Mobilização internacional e apelos por resgate
O cenário nos locais de desabamento é marcado pelo desespero de familiares e pelo esforço de voluntários que se juntaram aos bombeiros. Relatos colhidos na região de Altamira descrevem sobreviventes sendo retirados com vida dos escombros de um prédio de seis andares, enquanto equipes correm contra o tempo para localizar pessoas que continuam soterradas e incomunicáveis. A Embaixada dos Estados Unidos em Caracas emitiu um comunicado oficial alertando os cidadãos americanos na região para evitarem as zonas afetadas e buscarem abrigos seguros.
A tragédia mobilizou lideranças políticas internacionais e da oposição. O ex-presidente americano Donald Trump declarou que os Estados Unidos estão prontos e totalmente capacitados para prestar o apoio necessário diante de um desastre que classificou como de proporções gigantescas. Paralelamente, o secretário de Estado dos EUA, Marco Rubio, anunciou o envio imediato de assistência humanitária, recursos médicos e equipes especializadas em busca e salvamento. Na Europa, a Espanha disponibilizou 54 socorristas militares e a França anunciou a mobilização de um contingente de 85 profissionais de resgate.
No plano político interno, a líder da oposição no exílio, María Corina Machado, utilizou suas redes sociais para prestar solidariedade às famílias venezuelanas. A vencedora do Prêmio Nobel expressou suas orações pelas vítimas e pediu que a serenidade e a solidariedade prevaleçam entre os cidadãos durante o período de angústia e buscas por sobreviventes.

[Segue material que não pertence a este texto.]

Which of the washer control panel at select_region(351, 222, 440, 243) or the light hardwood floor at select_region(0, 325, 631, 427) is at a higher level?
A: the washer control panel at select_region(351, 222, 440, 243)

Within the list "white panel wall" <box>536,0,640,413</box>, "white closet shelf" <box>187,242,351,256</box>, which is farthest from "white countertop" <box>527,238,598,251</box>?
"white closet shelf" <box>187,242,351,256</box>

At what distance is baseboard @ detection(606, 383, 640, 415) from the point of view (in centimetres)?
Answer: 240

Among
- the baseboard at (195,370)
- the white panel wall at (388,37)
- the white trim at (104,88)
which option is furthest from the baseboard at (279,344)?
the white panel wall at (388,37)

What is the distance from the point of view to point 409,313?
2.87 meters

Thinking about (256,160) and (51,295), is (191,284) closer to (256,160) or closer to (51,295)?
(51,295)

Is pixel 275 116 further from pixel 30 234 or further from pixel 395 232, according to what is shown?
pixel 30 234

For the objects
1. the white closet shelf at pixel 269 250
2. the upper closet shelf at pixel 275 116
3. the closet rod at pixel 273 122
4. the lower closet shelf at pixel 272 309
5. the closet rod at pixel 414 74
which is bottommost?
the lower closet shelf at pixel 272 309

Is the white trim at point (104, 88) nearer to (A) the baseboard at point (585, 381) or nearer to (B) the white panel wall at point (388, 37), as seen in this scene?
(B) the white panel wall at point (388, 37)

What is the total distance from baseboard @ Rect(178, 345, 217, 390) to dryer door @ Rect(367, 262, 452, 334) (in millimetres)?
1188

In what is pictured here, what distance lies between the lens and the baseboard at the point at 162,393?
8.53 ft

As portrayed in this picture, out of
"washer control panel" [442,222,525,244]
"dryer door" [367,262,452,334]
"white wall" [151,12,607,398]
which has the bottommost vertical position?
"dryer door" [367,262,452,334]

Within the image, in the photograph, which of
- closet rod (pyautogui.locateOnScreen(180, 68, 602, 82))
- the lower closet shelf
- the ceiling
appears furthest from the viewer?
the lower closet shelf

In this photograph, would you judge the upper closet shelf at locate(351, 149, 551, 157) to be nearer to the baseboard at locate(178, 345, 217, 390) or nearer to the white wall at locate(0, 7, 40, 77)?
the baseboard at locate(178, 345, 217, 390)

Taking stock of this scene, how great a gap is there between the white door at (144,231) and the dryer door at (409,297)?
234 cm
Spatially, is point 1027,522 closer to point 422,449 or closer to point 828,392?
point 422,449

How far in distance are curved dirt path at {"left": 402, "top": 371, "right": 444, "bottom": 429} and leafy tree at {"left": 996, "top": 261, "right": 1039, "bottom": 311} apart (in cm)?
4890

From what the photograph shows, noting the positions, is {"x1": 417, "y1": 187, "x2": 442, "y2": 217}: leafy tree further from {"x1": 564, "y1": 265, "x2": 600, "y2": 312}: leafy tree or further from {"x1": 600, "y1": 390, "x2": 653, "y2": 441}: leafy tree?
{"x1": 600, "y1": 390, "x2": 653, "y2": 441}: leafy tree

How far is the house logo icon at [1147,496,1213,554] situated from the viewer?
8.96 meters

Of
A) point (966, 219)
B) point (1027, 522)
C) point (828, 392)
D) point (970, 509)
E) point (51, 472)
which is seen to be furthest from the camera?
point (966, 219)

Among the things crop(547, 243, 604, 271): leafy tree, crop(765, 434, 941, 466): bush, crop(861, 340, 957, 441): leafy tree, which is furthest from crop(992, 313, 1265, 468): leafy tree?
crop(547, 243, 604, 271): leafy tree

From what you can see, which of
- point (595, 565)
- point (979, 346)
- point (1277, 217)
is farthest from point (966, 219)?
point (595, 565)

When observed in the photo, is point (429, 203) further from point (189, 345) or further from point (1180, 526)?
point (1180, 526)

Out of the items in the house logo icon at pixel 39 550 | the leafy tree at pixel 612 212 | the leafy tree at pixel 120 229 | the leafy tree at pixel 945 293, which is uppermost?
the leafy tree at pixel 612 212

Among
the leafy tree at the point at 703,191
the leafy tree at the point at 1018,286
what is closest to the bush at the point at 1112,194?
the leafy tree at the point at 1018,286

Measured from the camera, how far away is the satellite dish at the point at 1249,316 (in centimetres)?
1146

Devastação na Cocta e danos em La Guaira
Os efeitos do terremoto também causaram estragos severos na zona costeira do país, especialmente em La Guaira, cidade portuária situada ao norte da capital. A região, que abriga o principal aeroporto internacional do país e comunidades historicamente vulneráveis em suas encostas, registrou perdas materiais consideráveis na infraestrutura hoteleira e militar.
O Eduard’s Hotel Boutique, um conhecido estabelecimento de grande porte localizado à beira-mar em La Guaira, foi praticamente destruído pela força do abalo sísmico. Na mesma região, no setor de Catia La Mar, as instalações da Academia Naval da Venezuela sofreram danos severos em suas estruturas, assim como diversos edifícios residenciais de grande altura, forçando a evacuação em massa dos moradores da área litorânea.
Perspectiva histórica contexto geológico
Especialistas do USGS ressaltaram que este terremoto superou o impacto histórico do famoso sismo de San Narciso, ocorrido em 29 de outubro de 1900. Naquela ocasião, Caracas sofreu a destruição de igrejas e prédios públicos que resultou em 21 mortos, com uma magnitude estimada em 7,7 calculada com base em relatos de danos da época, já que não existiam instrumentos de medição modernos. O evento atual, contudo, apresenta um potencial de letalidade e destruição urbana consideravelmente maior devido à densidade demográfica atual.
O geofísico William Barnhart explicou que a alta sismicidade da Venezuela decorre de sua posição geográfica diretamente sobre o limite entre as placas tectônicas da América do Sul e do Caribe. Essa movimentação geológica faz com que o país sofra abalos frequentes. Historicamente, a Venezuela já havia registrado outros grandes terremotos nas últimas décadas, como o tremor de magnitude 7,0 em julho de 1997 e o de magnitude 7,3 ocorrido em agosto de 2018, mas nenhum deles com o nível de impacto estrutural simultâneo observado neste último evento.